Food Crisis Points to ‘Imminent Massacre,’ UN Official Says

April 19th, 2008 - by admin & Islam Online – 2008-04-19 23:12:59

UNITED NATIONS (April 14, 2008) — The United Nations Special Rapporteur for the Right to Food has blasted the booming industry of biofuel for diverting fertile land from essential food production, as the world’s top economic bodies warned of the food crisis dire consequences.

“Producing biofuels today is a crime against humanity,” Jean Ziegler told the German radio station Bayerischer Runfunk on Monday, April 14. He said the massive production of biofuel is having a disastrous impact on global food supplies.

Biofuel, also called agrofuel, is the fuel derived from recently dead biological material, most commonly plants. Using arable land to produce crops for biofuel has reduced surfaces available to grow food worldwide, explained the UN official.

Instead of supporting biofuel production on the expense of agricultural land, he stressed, the world must work for providing agricultural subsidies. Ziegler urged governments to help subsidizing agriculture in regions where the survival of local populations is dependent on it.

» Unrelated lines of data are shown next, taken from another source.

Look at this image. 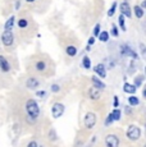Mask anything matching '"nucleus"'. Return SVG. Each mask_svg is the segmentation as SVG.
Masks as SVG:
<instances>
[{
  "instance_id": "1",
  "label": "nucleus",
  "mask_w": 146,
  "mask_h": 147,
  "mask_svg": "<svg viewBox=\"0 0 146 147\" xmlns=\"http://www.w3.org/2000/svg\"><path fill=\"white\" fill-rule=\"evenodd\" d=\"M26 110H27V114H28V118H31V119H33V120L40 114V109H39L37 102H36L35 100H32V98H30L26 102Z\"/></svg>"
},
{
  "instance_id": "2",
  "label": "nucleus",
  "mask_w": 146,
  "mask_h": 147,
  "mask_svg": "<svg viewBox=\"0 0 146 147\" xmlns=\"http://www.w3.org/2000/svg\"><path fill=\"white\" fill-rule=\"evenodd\" d=\"M127 137L130 138L131 141H137L140 137H141V129L137 125H130L127 131Z\"/></svg>"
},
{
  "instance_id": "3",
  "label": "nucleus",
  "mask_w": 146,
  "mask_h": 147,
  "mask_svg": "<svg viewBox=\"0 0 146 147\" xmlns=\"http://www.w3.org/2000/svg\"><path fill=\"white\" fill-rule=\"evenodd\" d=\"M83 124H85V127L87 129H92L95 127V124H96V115L94 113H87L85 115V118H83Z\"/></svg>"
},
{
  "instance_id": "4",
  "label": "nucleus",
  "mask_w": 146,
  "mask_h": 147,
  "mask_svg": "<svg viewBox=\"0 0 146 147\" xmlns=\"http://www.w3.org/2000/svg\"><path fill=\"white\" fill-rule=\"evenodd\" d=\"M64 114V105L60 102H55L51 107V115L54 119H58Z\"/></svg>"
},
{
  "instance_id": "5",
  "label": "nucleus",
  "mask_w": 146,
  "mask_h": 147,
  "mask_svg": "<svg viewBox=\"0 0 146 147\" xmlns=\"http://www.w3.org/2000/svg\"><path fill=\"white\" fill-rule=\"evenodd\" d=\"M106 147H119V137L116 134H108L105 137Z\"/></svg>"
},
{
  "instance_id": "6",
  "label": "nucleus",
  "mask_w": 146,
  "mask_h": 147,
  "mask_svg": "<svg viewBox=\"0 0 146 147\" xmlns=\"http://www.w3.org/2000/svg\"><path fill=\"white\" fill-rule=\"evenodd\" d=\"M1 41L5 46H12L13 41H14V36H13V33L10 31H5L1 35Z\"/></svg>"
},
{
  "instance_id": "7",
  "label": "nucleus",
  "mask_w": 146,
  "mask_h": 147,
  "mask_svg": "<svg viewBox=\"0 0 146 147\" xmlns=\"http://www.w3.org/2000/svg\"><path fill=\"white\" fill-rule=\"evenodd\" d=\"M120 12H122V16L123 17H131V8H130V5H128V3H126V1H123L122 4H120Z\"/></svg>"
},
{
  "instance_id": "8",
  "label": "nucleus",
  "mask_w": 146,
  "mask_h": 147,
  "mask_svg": "<svg viewBox=\"0 0 146 147\" xmlns=\"http://www.w3.org/2000/svg\"><path fill=\"white\" fill-rule=\"evenodd\" d=\"M0 69L3 72H9L10 70V64L8 63V60L3 55H0Z\"/></svg>"
},
{
  "instance_id": "9",
  "label": "nucleus",
  "mask_w": 146,
  "mask_h": 147,
  "mask_svg": "<svg viewBox=\"0 0 146 147\" xmlns=\"http://www.w3.org/2000/svg\"><path fill=\"white\" fill-rule=\"evenodd\" d=\"M122 54L123 55H128V56H132L133 59H137L139 56H137V54L133 51V50L131 49L130 46H122Z\"/></svg>"
},
{
  "instance_id": "10",
  "label": "nucleus",
  "mask_w": 146,
  "mask_h": 147,
  "mask_svg": "<svg viewBox=\"0 0 146 147\" xmlns=\"http://www.w3.org/2000/svg\"><path fill=\"white\" fill-rule=\"evenodd\" d=\"M94 69H95V73H97L101 78L106 77V70H105V65H104V64H97Z\"/></svg>"
},
{
  "instance_id": "11",
  "label": "nucleus",
  "mask_w": 146,
  "mask_h": 147,
  "mask_svg": "<svg viewBox=\"0 0 146 147\" xmlns=\"http://www.w3.org/2000/svg\"><path fill=\"white\" fill-rule=\"evenodd\" d=\"M26 86H27V88H30V90H35V88H37L39 87V81L36 80L35 77H31V78L27 80Z\"/></svg>"
},
{
  "instance_id": "12",
  "label": "nucleus",
  "mask_w": 146,
  "mask_h": 147,
  "mask_svg": "<svg viewBox=\"0 0 146 147\" xmlns=\"http://www.w3.org/2000/svg\"><path fill=\"white\" fill-rule=\"evenodd\" d=\"M91 81H92V84H94V87H95L96 90H99V91H100V90H104V88H105V83H103V82L100 81L99 78L92 77Z\"/></svg>"
},
{
  "instance_id": "13",
  "label": "nucleus",
  "mask_w": 146,
  "mask_h": 147,
  "mask_svg": "<svg viewBox=\"0 0 146 147\" xmlns=\"http://www.w3.org/2000/svg\"><path fill=\"white\" fill-rule=\"evenodd\" d=\"M89 95H90V98H91V100H99L100 98V91L96 90L95 87H91V88L89 90Z\"/></svg>"
},
{
  "instance_id": "14",
  "label": "nucleus",
  "mask_w": 146,
  "mask_h": 147,
  "mask_svg": "<svg viewBox=\"0 0 146 147\" xmlns=\"http://www.w3.org/2000/svg\"><path fill=\"white\" fill-rule=\"evenodd\" d=\"M136 90L137 88L133 86V84H130V83H127V82H126L124 86H123V91H124L126 94H135Z\"/></svg>"
},
{
  "instance_id": "15",
  "label": "nucleus",
  "mask_w": 146,
  "mask_h": 147,
  "mask_svg": "<svg viewBox=\"0 0 146 147\" xmlns=\"http://www.w3.org/2000/svg\"><path fill=\"white\" fill-rule=\"evenodd\" d=\"M14 22H16V18H14V17H10V18L5 22V26H4L5 31H10V30H12L13 26H14Z\"/></svg>"
},
{
  "instance_id": "16",
  "label": "nucleus",
  "mask_w": 146,
  "mask_h": 147,
  "mask_svg": "<svg viewBox=\"0 0 146 147\" xmlns=\"http://www.w3.org/2000/svg\"><path fill=\"white\" fill-rule=\"evenodd\" d=\"M66 53L68 54L69 56H74L76 54H77V49H76V46H73V45H69V46L66 47Z\"/></svg>"
},
{
  "instance_id": "17",
  "label": "nucleus",
  "mask_w": 146,
  "mask_h": 147,
  "mask_svg": "<svg viewBox=\"0 0 146 147\" xmlns=\"http://www.w3.org/2000/svg\"><path fill=\"white\" fill-rule=\"evenodd\" d=\"M109 115L112 117V119H113V121H114V120H119V119H120V111H119L118 109H114L113 111H112Z\"/></svg>"
},
{
  "instance_id": "18",
  "label": "nucleus",
  "mask_w": 146,
  "mask_h": 147,
  "mask_svg": "<svg viewBox=\"0 0 146 147\" xmlns=\"http://www.w3.org/2000/svg\"><path fill=\"white\" fill-rule=\"evenodd\" d=\"M128 102H130L131 106H137L140 104V100L136 96H130V97H128Z\"/></svg>"
},
{
  "instance_id": "19",
  "label": "nucleus",
  "mask_w": 146,
  "mask_h": 147,
  "mask_svg": "<svg viewBox=\"0 0 146 147\" xmlns=\"http://www.w3.org/2000/svg\"><path fill=\"white\" fill-rule=\"evenodd\" d=\"M36 69L39 70V72H44L45 69H46V63H45V61H37V63H36Z\"/></svg>"
},
{
  "instance_id": "20",
  "label": "nucleus",
  "mask_w": 146,
  "mask_h": 147,
  "mask_svg": "<svg viewBox=\"0 0 146 147\" xmlns=\"http://www.w3.org/2000/svg\"><path fill=\"white\" fill-rule=\"evenodd\" d=\"M99 38H100V41H103V42L108 41L109 40V32H106V31H103V32H100L99 33Z\"/></svg>"
},
{
  "instance_id": "21",
  "label": "nucleus",
  "mask_w": 146,
  "mask_h": 147,
  "mask_svg": "<svg viewBox=\"0 0 146 147\" xmlns=\"http://www.w3.org/2000/svg\"><path fill=\"white\" fill-rule=\"evenodd\" d=\"M135 14H136L137 18H142L144 17V9H141L139 5H136L135 7Z\"/></svg>"
},
{
  "instance_id": "22",
  "label": "nucleus",
  "mask_w": 146,
  "mask_h": 147,
  "mask_svg": "<svg viewBox=\"0 0 146 147\" xmlns=\"http://www.w3.org/2000/svg\"><path fill=\"white\" fill-rule=\"evenodd\" d=\"M142 81H144V77H142V76L136 77V78H135V84H133V86L136 87V88H137V87H140V86H141V83H142Z\"/></svg>"
},
{
  "instance_id": "23",
  "label": "nucleus",
  "mask_w": 146,
  "mask_h": 147,
  "mask_svg": "<svg viewBox=\"0 0 146 147\" xmlns=\"http://www.w3.org/2000/svg\"><path fill=\"white\" fill-rule=\"evenodd\" d=\"M82 64H83V67H85L86 69H90V68H91V61H90V59L87 58V56H85V58H83Z\"/></svg>"
},
{
  "instance_id": "24",
  "label": "nucleus",
  "mask_w": 146,
  "mask_h": 147,
  "mask_svg": "<svg viewBox=\"0 0 146 147\" xmlns=\"http://www.w3.org/2000/svg\"><path fill=\"white\" fill-rule=\"evenodd\" d=\"M117 7H118V5H117V3H113V5H112V8L108 10V16H109V17H112V16H113V14H114V12H116V9H117Z\"/></svg>"
},
{
  "instance_id": "25",
  "label": "nucleus",
  "mask_w": 146,
  "mask_h": 147,
  "mask_svg": "<svg viewBox=\"0 0 146 147\" xmlns=\"http://www.w3.org/2000/svg\"><path fill=\"white\" fill-rule=\"evenodd\" d=\"M27 24H28V23H27V21H26V19H23V18L18 21V27L19 28H26Z\"/></svg>"
},
{
  "instance_id": "26",
  "label": "nucleus",
  "mask_w": 146,
  "mask_h": 147,
  "mask_svg": "<svg viewBox=\"0 0 146 147\" xmlns=\"http://www.w3.org/2000/svg\"><path fill=\"white\" fill-rule=\"evenodd\" d=\"M119 26H120V28H122L123 31H126V24H124V17L120 14L119 16Z\"/></svg>"
},
{
  "instance_id": "27",
  "label": "nucleus",
  "mask_w": 146,
  "mask_h": 147,
  "mask_svg": "<svg viewBox=\"0 0 146 147\" xmlns=\"http://www.w3.org/2000/svg\"><path fill=\"white\" fill-rule=\"evenodd\" d=\"M51 91L53 92H59L60 91V86H59V84H51Z\"/></svg>"
},
{
  "instance_id": "28",
  "label": "nucleus",
  "mask_w": 146,
  "mask_h": 147,
  "mask_svg": "<svg viewBox=\"0 0 146 147\" xmlns=\"http://www.w3.org/2000/svg\"><path fill=\"white\" fill-rule=\"evenodd\" d=\"M100 33V24H96L94 28V36H99Z\"/></svg>"
},
{
  "instance_id": "29",
  "label": "nucleus",
  "mask_w": 146,
  "mask_h": 147,
  "mask_svg": "<svg viewBox=\"0 0 146 147\" xmlns=\"http://www.w3.org/2000/svg\"><path fill=\"white\" fill-rule=\"evenodd\" d=\"M118 105H119V100H118L117 96H114V100H113V106H114V109H117Z\"/></svg>"
},
{
  "instance_id": "30",
  "label": "nucleus",
  "mask_w": 146,
  "mask_h": 147,
  "mask_svg": "<svg viewBox=\"0 0 146 147\" xmlns=\"http://www.w3.org/2000/svg\"><path fill=\"white\" fill-rule=\"evenodd\" d=\"M112 35H113V36H118V28L116 26H113V28H112Z\"/></svg>"
},
{
  "instance_id": "31",
  "label": "nucleus",
  "mask_w": 146,
  "mask_h": 147,
  "mask_svg": "<svg viewBox=\"0 0 146 147\" xmlns=\"http://www.w3.org/2000/svg\"><path fill=\"white\" fill-rule=\"evenodd\" d=\"M27 147H39V146H37V142H36V141H31L28 145H27Z\"/></svg>"
},
{
  "instance_id": "32",
  "label": "nucleus",
  "mask_w": 146,
  "mask_h": 147,
  "mask_svg": "<svg viewBox=\"0 0 146 147\" xmlns=\"http://www.w3.org/2000/svg\"><path fill=\"white\" fill-rule=\"evenodd\" d=\"M36 95H37V96H40V97H44V96L46 95V92H45V91H39Z\"/></svg>"
},
{
  "instance_id": "33",
  "label": "nucleus",
  "mask_w": 146,
  "mask_h": 147,
  "mask_svg": "<svg viewBox=\"0 0 146 147\" xmlns=\"http://www.w3.org/2000/svg\"><path fill=\"white\" fill-rule=\"evenodd\" d=\"M94 42H95V37H91V38L89 40V46H90V45H92Z\"/></svg>"
},
{
  "instance_id": "34",
  "label": "nucleus",
  "mask_w": 146,
  "mask_h": 147,
  "mask_svg": "<svg viewBox=\"0 0 146 147\" xmlns=\"http://www.w3.org/2000/svg\"><path fill=\"white\" fill-rule=\"evenodd\" d=\"M140 47H141V51H142V54H145V46H144V44L140 45Z\"/></svg>"
},
{
  "instance_id": "35",
  "label": "nucleus",
  "mask_w": 146,
  "mask_h": 147,
  "mask_svg": "<svg viewBox=\"0 0 146 147\" xmlns=\"http://www.w3.org/2000/svg\"><path fill=\"white\" fill-rule=\"evenodd\" d=\"M26 1H27V3H33L35 0H26Z\"/></svg>"
}]
</instances>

Addressing the UN General Assembly late last year, Ziegler called for a five-year moratorium on all initiatives to develop biofuel in order to avert food shortages. Diplomats from countries pursuing such fuels, such as Brazil and Colombia, foiled his proposal.

The issue has become the center of international debate recently, with one side supporting biofuel as planet-friendly green energy and a major breakthrough in the fight against climate change while the other blams it for food shortage.

British Prime Minister Gordon Brown has urged his Japanese counterpart to include the impact of biofuel production on food prices on the agenda of the G8 summit in July.

Last month, UN Secretary General Ban Ki-Moon called for a comprehensive review of biofuel policy as a crisis in food prices threatens to global stability.

Millions at Risk
The UN warning came as the two leading world economic bodies painted a bleak picture of the globally-hiking food prices.

“Based on a rough analysis, we estimate that a doubling of food prices over the last three years could potentially push 100 million people in low-income countries deeper into poverty,” World Bank President Robert Zoellick said at the end of a summit with the International Monetary Fund (IMF) in Washington.

With riots spreading in many world countries over the soaring prices, the food crisis was at the center of attention at the weekend’s spring meetings of the 185-nation WB and its twin institution, the IMF.

Zoellick said the crisis could mean “seven lost years” in the world fight against poverty. He exhorted governments to step in to address the “immediate crisis.”

“This is not just a question about short-term needs, as important as those are. This is about ensuring that future generations don’t pay a price too. We have to put our money where our mouth is now so that we can put food into hungry mouths. It’s as stark as that.”

According to the Food and Agriculture Organization (FAO), thirty-seven countries currently face food crises.

Dominque Strauss-Kahn, the IMF chief, predicted dire consequences. “Food prices, if they go on like they are doing today… the consequences will be terrible.”

The UN figures show that global food prices rose 35 percent in the year to the end of January. It has also surged up 65 percent since 2002. Prices of rice, wheat, corn, cooking oil, milk and other foodstuffs have all risen sharply in recent months, sparking violent protests in many countries.

Strauss-Kahn admitted that surging food prices stoke fears of greater global conflicts. “As we know, learning from the past, those kinds of questions sometimes end in war.”